The indoor, one-season facility for hockey and skating would be used during the other three seasons for recreational activities such as school sports, according to Walsh.

“We’re very, very excited about this project, and I think it’s been a long, long time since everyone had the opportunity to participate in public skating,” he said. “This is another project where we would break down barriers.”

He said children who do not have the opportunity to get on the ice, such as those enrolled in the center’s after-school program, will be able to have that opportunity.

In other matters Tuesday, the council will consider using $62,500 of expected reimbursement money from the Federal Emergency Management Agency to replace funds lost for a school resource officer. The reimbursement is related to COVID-19 expenses incurred since the start of the pandemic, according to the agenda. After the Waterville Board of Education approved a budget for 2020-21, the council asked it to cut $50,000 from that budget, so the board cut funding for the resource officer. The council’s move would be an effort to replace that funding.

Councilors also plan to consider:

• Rezoning part of County Road from Rural Residential to Solar Farm District to allow for a solar farm to be built on property owned by Kevin Violette of Holmes Farm Associates.

• Taking a final vote to sell city property on Airport Road for $60,000 to Daniel Smith.

• Accepting $20,000 from Colby to be used for the purchase of equipment for the city’s ambulance program.

• Approving an application to the Recreational Trails Development Grant, Bureau of Parks and Lands, for improvements to the trails at Quarry Road Recreation Area.
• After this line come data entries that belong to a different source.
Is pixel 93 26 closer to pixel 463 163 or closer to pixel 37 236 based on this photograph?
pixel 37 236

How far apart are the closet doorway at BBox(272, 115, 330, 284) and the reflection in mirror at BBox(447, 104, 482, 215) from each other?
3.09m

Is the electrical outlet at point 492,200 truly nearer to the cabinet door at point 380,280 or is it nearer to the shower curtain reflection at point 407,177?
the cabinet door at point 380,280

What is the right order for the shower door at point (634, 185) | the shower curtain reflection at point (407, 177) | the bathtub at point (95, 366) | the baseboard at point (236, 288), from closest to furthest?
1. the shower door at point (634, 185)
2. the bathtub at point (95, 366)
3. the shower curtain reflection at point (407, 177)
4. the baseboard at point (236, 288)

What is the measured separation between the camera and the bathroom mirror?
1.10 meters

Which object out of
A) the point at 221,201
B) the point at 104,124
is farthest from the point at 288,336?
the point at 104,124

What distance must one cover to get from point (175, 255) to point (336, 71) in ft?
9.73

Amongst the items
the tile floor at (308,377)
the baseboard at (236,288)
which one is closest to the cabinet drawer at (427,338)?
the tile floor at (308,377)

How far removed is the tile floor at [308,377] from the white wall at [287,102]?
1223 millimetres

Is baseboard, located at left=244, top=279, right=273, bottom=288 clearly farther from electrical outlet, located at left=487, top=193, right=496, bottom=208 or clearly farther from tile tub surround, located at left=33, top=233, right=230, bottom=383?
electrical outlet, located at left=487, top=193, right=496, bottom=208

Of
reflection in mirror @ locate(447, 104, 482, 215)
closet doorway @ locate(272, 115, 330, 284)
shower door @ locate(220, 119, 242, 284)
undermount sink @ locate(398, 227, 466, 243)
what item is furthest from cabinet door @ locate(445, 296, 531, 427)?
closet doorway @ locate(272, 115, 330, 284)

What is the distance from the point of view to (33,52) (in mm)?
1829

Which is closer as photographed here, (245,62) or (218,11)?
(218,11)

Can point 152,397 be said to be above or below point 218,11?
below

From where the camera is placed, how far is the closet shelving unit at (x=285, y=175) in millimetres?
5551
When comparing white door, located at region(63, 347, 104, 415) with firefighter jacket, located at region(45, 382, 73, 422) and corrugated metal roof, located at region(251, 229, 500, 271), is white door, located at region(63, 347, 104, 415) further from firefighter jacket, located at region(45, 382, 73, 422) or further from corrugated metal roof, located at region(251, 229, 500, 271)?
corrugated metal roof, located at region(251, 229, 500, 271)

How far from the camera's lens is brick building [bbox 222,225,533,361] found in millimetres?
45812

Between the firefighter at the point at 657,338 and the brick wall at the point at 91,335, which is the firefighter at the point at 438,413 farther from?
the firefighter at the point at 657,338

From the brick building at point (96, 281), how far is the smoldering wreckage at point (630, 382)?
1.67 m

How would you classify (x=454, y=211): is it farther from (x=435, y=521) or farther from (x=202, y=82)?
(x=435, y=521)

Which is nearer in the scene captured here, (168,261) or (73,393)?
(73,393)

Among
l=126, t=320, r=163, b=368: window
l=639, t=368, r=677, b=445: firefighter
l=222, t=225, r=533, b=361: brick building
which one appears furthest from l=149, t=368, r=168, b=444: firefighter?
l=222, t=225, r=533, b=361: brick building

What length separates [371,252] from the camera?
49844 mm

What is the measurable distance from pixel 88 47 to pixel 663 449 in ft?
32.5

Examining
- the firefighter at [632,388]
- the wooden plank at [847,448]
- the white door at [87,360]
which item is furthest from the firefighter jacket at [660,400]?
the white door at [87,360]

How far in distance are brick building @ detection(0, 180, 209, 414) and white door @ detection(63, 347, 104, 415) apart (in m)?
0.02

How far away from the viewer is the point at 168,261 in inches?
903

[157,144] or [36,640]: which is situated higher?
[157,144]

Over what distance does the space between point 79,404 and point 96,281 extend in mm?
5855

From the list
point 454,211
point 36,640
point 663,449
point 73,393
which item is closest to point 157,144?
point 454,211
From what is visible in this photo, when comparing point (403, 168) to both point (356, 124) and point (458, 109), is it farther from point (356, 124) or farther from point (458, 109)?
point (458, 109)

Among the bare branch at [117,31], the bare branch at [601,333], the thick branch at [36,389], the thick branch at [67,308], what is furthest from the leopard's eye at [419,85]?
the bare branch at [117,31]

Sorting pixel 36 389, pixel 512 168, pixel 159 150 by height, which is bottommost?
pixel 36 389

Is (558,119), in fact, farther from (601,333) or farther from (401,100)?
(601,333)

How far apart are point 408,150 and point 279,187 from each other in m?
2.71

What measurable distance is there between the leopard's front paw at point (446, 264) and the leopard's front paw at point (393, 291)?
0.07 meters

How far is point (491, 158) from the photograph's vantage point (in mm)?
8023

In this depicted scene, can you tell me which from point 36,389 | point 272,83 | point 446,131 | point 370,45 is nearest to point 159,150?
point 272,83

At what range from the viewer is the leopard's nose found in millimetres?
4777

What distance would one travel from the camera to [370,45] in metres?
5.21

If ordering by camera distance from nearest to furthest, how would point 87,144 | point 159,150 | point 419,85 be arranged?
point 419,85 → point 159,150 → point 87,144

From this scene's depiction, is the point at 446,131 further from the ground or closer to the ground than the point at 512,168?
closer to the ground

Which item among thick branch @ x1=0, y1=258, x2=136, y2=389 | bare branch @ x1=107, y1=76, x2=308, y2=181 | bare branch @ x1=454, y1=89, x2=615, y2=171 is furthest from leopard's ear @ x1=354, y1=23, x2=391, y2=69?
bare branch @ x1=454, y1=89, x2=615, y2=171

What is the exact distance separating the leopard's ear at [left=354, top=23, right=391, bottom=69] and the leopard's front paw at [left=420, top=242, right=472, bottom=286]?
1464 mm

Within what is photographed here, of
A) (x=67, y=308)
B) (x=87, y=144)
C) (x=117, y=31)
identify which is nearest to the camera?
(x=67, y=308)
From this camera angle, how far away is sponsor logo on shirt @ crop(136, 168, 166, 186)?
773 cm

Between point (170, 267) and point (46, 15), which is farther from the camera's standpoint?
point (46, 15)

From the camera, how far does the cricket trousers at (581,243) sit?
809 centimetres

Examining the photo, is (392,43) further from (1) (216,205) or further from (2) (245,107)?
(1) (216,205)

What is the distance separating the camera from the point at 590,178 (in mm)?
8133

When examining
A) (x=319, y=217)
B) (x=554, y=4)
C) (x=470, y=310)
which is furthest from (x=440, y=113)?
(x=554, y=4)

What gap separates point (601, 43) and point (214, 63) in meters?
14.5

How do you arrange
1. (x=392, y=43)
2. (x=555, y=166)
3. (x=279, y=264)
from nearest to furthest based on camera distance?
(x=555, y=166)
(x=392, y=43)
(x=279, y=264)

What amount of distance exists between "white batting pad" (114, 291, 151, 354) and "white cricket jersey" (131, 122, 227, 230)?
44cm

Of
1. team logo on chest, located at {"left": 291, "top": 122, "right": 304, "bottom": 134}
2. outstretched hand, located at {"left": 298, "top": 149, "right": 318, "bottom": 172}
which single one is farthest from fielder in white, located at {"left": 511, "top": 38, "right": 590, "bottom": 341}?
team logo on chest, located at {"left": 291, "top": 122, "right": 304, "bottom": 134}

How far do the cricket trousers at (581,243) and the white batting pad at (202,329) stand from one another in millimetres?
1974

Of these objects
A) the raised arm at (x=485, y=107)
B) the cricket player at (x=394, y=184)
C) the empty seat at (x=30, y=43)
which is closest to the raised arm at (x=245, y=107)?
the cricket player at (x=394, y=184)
• Taking the first of two needed votes to accept part of Lafayette Street as a city street.

• Referring to the Planning Board for public hearing and recommendation a request to rezone part of Airport Road from Airport District to Airport Industrial District to allow a solar farm to be built there. The area where it would be built is on the east side of the airport, north of the east-west runway.

The council also will consider approving innkeeper, food, liquor and special amusement licenses for The Lockwood Hotel at 9 Main St., and approving the designation of Waterville Junior High School at 100 West River Road as the polling place for the Nov. 3 election.